Aşağıdaki üç ifadenin rüşvetle ilgili metne uyup uymadığını belirtin; her biri için evet ya da hayır deyin ve metindeki belirleyici sözleri aynen alıntılayın. 1. Rüşvet vermek yalnızca başkalarının hakkına zarar veriyorsa haramdır. 2. Rüşvet verilerek alınan tapu geçersizdir. 3. Hakkın kaybolmaması için tek çare rüşvet vermekse rüşvet vermekte sakınca yoktur.

Verilen Metin:
———

Gelişmiş Arama
Ziyaret
6394
Güncellenme Tarihi: 2011/03/01
Soru Özeti
arazinin tapusunu erken alabilmek için avukat tarafından rüşvet verilmesinin hükmü nedir?
Soru
bir kimsenin bir arazisi var ve bu arazinin tapusunu çıkarması için avukat tutmaya gerek duyulmatadır. Tapu alma işinin zor olduğu gereğince mezkur arazinin tapusunu almak için avukat tarafından ilgili yetkililere rüşvet verilerek söz konusu arazinin tapusu alınır ve satılırsa, bu araziden elde edilen paranın hükmü nedir?
Kısa Cevap

Rüşvetin alınması, verilmesi, rüşvetin tahakkuk bulaması için vasıtalık görevinin yapılmesi bütün şekilleriyle ve her kime veriliyorsa verilsin haramdır. İster hakkın tahakkuk bulması için olsun, ister batılın ibtaledilmesi için, ister asıl işin gerçekleşmesi için olsun, ister işin daha erken gerçekleşmesi için, ister başka kimselerin hakkına zayıat verilmesine sebebiyet versin, ister sebebiyet vermesin, ister vasıtayla olsun ister vasıtasız olsun, rüşvet vermek tamaniyle ve her yönüyle haramdır. Hakkın tahakkuk bulması ve bu hakkın aradan zayii olup gitmemesinin tek yolu ve tek çaresi sadece ve sadece rüşvet vermekle mümkün ise, bu durmda rüşvetin verilmesinde her hangi bir sakınca yoktur.

Buna binaen tapu işlemlerindeki zorlukların ortandan kaldırması için avukat tarafından ilgili yetkililere rüşvetin verilmesi haramdır. Ancak bu yolla elde edilen tapunun kendisi sıhatlı ve doğrudur. Rüşvet verilmekle alındı diye sıhatına bir zarar getirerek aslını batıl etmiyor.

———

Kayıtlı veriler:

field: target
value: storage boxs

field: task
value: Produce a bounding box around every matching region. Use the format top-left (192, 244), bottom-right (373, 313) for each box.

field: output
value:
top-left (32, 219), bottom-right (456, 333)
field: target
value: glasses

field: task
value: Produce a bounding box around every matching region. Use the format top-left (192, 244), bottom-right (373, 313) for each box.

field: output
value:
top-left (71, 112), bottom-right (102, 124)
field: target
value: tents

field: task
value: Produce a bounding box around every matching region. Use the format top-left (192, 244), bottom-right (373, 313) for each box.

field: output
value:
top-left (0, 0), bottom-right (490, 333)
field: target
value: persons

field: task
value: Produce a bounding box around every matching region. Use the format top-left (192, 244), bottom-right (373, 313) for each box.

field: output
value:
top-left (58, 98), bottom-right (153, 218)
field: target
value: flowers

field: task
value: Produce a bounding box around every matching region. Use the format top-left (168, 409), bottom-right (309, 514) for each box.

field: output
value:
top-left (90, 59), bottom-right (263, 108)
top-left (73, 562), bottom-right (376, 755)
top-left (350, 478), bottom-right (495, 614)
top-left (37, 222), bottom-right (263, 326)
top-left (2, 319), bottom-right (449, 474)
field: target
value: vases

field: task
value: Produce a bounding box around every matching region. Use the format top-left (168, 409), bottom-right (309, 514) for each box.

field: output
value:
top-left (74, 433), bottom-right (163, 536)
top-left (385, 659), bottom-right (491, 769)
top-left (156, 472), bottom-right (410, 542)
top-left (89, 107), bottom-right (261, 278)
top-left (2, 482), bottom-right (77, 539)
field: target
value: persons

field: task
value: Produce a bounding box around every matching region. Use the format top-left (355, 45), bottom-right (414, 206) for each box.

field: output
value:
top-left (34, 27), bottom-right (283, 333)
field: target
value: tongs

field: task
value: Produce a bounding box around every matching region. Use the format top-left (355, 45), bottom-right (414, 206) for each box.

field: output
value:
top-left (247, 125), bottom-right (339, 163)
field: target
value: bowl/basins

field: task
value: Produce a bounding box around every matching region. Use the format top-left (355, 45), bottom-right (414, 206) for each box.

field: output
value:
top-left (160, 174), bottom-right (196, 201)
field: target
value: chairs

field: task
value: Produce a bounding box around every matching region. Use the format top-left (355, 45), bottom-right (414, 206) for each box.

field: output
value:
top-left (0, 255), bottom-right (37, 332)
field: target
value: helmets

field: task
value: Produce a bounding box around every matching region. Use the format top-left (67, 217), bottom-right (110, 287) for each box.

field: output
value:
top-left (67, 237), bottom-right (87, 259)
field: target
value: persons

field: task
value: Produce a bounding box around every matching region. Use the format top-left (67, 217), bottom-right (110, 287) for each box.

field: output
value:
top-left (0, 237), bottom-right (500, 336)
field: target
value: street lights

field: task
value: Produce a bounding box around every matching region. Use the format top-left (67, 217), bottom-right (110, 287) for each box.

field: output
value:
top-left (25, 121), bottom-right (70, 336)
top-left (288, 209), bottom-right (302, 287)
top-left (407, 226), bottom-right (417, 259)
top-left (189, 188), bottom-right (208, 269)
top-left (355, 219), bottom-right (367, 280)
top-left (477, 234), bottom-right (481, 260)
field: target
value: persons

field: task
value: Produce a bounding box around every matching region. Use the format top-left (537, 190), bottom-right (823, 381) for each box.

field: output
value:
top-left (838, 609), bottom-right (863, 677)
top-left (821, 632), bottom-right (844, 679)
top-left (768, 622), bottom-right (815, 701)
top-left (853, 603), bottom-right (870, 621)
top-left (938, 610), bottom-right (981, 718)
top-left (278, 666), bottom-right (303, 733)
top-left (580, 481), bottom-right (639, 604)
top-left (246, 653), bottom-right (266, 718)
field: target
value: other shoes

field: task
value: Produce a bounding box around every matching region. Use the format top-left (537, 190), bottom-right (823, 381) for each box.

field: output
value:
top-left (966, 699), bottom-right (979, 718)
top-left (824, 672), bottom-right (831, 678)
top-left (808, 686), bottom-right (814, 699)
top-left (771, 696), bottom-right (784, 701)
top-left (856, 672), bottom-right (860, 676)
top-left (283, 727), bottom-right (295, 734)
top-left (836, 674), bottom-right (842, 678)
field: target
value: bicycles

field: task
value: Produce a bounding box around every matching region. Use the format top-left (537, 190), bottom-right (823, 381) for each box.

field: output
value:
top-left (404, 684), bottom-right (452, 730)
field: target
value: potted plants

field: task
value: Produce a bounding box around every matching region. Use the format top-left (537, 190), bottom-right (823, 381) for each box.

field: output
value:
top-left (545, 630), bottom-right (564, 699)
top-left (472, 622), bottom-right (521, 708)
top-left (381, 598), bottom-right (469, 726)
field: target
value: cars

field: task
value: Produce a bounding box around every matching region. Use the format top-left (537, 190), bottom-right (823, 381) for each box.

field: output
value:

———

Alıştırmanın Cevabı:
1. Hayır: "ister başka kimselerin hakkına zayıat verilmesine sebebiyet versin, ister sebebiyet vermesin, ister vasıtayla olsun ister vasıtasız olsun, rüşvet vermek tamaniyle ve her yönüyle haramdır."
2. Hayır: "Ancak bu yolla elde edilen tapunun kendisi sıhatlı ve doğrudur."
3. Evet: "Hakkın tahakkuk bulması ve bu hakkın aradan zayii olup gitmemesinin tek yolu ve tek çaresi sadece ve sadece rüşvet vermekle mümkün ise, bu durmda rüşvetin verilmesinde her hangi bir sakınca yoktur."